One of those children was a little girl named Mao Mao, whom Weichand calls "my miracle baby." "We were desperate," says Mao Mao's father, Zhenping Yu, 36, a mechanical engineer from Harbin. When the 3-year-old arrived in the U.S. in April 1999, she remained in a coma for 17 days. Doctors say her heart stopped beating and recovered six times; she also developed malignant hypothermia, a condition that destroys muscles and forced doctors to remove much of the muscle from her legs. NYU critical-care doctor Marcelo Auslender slept by Mao Mao's bed at night, holding her foot–knowing that as long as he could feel a pulse, they would not have to amputate. "Marcelo got so attached to the child," says Dennis Schwesinger, an NYU hospital administrator, "that he wept when she left."

Now recovered, though wearing leg braces, Mao Mao lives with her parents in New York City and is going into second grade. "Here was a 5-year-old girl," says Ralph Weichand, "who wanted to be a dancer, and she nearly had her legs amputated. Last summer we visited her. She turned on the radio and just started dancing for us. I can't tell you how we felt."

Fortunately, Gloria's Place has lost just five children so far to the ravages of their disease.
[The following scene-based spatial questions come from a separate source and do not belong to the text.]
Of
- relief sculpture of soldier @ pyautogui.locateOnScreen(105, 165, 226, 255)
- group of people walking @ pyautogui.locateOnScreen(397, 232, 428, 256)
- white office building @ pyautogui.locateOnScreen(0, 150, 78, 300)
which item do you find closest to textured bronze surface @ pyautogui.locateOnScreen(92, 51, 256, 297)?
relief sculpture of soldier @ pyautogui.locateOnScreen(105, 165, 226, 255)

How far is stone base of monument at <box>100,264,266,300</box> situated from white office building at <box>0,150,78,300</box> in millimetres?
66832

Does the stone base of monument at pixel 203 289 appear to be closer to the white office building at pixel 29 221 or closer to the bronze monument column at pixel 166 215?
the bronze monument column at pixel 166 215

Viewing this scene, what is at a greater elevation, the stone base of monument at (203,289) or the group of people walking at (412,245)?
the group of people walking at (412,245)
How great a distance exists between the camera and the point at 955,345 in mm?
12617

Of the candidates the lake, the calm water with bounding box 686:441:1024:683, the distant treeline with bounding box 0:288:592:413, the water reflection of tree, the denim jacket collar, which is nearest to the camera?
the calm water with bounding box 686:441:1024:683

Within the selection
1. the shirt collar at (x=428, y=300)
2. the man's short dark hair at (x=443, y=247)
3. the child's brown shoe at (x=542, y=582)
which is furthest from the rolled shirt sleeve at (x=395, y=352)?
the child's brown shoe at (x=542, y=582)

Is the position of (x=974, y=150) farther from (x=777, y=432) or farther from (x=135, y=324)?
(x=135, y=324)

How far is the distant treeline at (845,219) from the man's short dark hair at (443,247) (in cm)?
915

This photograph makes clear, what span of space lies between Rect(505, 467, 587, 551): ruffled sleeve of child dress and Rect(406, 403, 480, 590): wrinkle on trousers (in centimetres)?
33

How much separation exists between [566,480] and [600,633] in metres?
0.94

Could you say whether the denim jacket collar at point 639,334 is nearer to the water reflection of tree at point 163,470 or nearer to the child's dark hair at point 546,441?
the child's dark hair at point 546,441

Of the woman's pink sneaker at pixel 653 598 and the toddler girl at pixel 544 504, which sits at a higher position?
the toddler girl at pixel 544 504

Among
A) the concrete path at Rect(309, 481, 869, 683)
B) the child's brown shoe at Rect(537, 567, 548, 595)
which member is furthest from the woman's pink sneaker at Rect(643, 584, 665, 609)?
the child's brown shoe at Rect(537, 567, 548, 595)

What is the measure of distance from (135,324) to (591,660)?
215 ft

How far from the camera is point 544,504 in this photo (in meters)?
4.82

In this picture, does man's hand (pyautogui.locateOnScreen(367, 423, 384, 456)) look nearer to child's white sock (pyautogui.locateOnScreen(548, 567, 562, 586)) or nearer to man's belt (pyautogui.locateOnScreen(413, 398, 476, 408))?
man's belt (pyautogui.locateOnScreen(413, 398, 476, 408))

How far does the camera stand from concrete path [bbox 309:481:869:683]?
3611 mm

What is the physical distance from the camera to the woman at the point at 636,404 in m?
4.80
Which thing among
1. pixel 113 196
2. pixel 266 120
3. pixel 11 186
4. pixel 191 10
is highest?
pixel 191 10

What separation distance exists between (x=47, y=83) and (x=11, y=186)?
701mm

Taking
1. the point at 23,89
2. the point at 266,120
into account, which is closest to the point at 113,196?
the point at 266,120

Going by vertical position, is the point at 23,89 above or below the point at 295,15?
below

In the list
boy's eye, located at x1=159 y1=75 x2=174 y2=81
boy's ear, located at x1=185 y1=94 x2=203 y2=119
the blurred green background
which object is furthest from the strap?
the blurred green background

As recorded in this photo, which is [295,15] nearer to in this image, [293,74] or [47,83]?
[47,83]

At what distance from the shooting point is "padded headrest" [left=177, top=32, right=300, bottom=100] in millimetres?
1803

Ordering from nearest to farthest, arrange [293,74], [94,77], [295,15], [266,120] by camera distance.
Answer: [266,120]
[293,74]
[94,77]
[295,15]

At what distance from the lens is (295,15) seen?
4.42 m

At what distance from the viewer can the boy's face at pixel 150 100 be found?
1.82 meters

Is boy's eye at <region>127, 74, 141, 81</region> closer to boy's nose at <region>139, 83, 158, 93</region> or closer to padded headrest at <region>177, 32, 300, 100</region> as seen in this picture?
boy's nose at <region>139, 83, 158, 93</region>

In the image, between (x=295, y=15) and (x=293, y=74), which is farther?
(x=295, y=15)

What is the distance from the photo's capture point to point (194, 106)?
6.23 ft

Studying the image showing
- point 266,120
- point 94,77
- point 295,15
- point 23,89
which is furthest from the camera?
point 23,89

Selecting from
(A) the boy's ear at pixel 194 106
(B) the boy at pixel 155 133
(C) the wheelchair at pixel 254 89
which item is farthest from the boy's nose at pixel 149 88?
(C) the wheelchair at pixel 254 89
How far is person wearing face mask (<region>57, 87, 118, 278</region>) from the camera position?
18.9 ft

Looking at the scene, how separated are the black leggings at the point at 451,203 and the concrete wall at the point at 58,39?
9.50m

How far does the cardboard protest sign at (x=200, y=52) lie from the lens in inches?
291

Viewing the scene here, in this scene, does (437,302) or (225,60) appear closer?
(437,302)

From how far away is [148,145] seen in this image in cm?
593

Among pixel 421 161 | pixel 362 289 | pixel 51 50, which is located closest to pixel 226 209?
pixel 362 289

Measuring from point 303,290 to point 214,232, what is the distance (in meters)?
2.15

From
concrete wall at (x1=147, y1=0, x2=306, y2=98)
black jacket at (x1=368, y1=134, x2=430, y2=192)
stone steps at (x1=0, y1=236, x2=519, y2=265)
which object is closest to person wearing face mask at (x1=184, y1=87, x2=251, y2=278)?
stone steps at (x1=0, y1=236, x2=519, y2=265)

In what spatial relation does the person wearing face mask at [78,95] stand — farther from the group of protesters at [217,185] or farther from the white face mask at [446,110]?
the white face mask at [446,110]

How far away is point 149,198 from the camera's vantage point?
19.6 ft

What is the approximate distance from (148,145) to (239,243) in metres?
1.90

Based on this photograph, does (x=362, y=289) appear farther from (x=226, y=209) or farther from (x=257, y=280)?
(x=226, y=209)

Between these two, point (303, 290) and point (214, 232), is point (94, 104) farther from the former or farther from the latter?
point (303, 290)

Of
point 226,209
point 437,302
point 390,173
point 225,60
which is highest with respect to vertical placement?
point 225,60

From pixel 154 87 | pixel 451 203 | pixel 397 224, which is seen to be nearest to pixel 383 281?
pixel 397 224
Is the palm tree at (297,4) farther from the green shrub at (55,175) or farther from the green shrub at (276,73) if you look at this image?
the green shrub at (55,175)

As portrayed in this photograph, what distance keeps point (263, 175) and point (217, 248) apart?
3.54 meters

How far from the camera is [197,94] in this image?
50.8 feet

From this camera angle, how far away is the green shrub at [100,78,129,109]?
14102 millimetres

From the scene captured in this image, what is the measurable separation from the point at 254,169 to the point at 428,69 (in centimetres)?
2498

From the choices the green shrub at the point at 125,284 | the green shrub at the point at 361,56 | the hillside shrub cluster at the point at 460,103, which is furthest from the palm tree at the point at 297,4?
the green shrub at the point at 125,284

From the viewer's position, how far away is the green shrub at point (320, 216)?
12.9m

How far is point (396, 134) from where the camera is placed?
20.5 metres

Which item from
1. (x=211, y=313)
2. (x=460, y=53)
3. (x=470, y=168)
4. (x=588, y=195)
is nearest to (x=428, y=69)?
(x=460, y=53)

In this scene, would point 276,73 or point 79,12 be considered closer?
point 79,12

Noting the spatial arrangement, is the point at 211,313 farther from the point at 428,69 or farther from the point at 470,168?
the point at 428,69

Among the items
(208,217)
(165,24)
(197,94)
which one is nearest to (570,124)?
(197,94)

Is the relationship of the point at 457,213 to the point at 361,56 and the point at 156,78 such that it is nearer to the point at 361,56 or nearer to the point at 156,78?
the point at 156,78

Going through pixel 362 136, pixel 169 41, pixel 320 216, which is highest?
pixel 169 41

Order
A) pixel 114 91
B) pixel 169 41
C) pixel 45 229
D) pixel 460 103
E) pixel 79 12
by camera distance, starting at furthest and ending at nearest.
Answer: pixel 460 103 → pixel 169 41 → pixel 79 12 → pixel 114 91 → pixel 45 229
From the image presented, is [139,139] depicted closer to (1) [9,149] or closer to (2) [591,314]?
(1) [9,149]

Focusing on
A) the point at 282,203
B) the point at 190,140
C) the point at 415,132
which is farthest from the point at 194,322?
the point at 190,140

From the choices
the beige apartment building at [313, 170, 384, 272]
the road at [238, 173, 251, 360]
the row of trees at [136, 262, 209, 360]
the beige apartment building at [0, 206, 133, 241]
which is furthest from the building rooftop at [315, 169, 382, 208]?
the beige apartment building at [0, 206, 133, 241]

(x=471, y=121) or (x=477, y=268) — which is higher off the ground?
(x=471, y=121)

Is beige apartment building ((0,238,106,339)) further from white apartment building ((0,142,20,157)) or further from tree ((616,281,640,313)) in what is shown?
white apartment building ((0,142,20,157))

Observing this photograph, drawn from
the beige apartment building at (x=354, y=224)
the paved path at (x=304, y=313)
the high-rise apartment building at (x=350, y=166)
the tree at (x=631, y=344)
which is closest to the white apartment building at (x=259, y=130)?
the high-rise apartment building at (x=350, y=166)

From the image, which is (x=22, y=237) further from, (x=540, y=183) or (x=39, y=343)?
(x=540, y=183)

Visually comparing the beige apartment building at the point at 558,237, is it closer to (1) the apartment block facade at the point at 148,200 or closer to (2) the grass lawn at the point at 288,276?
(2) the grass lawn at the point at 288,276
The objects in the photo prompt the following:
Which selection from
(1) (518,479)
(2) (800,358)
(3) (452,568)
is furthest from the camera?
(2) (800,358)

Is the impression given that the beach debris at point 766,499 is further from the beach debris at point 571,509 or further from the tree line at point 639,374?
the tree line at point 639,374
Indeed, the great majority of Weichand's kids enjoy happy endings–even 2-year-old Chauner Ye, who came to the U.S. this past January. On a recent afternoon around 50 people–doctors, nurses and technicians–crowded a recovery room at NYU hospital, hovering near his bed. Still under anesthesia, he appeared dead to the world but was very much alive, thanks to three hours of surgery.

Medically, the child's case was extraordinary. He had been born with an ectopic heart, which had formed partly outside his body. Visible through a diaphanous membrane, it actually leaped up off his chest with each frantic beat. Aware of the complexity of the surgery, which corrected the heart defect and repositioned the organ inside the boy's chest, his father, Chi Zhong Ye, stood over his son, marveling at what had transpired and fingering a tiny pair of socks decorated with planets.

"I love all the parents. I truly do," said Weichand, watching Chi Zhong Ye. "I cry when they leave. I know I may never see them again. It's very emotional–and it consumes me. I try to draw that line, but I can't."

That said, she was drawn across the room to the little boy's bedside, where the father saw her approach and patted his heart. Gloria put her arm around him and smiled down at the little boy. Her job here was just about done. The next day she would be at the airport, greeting another child in need of her help.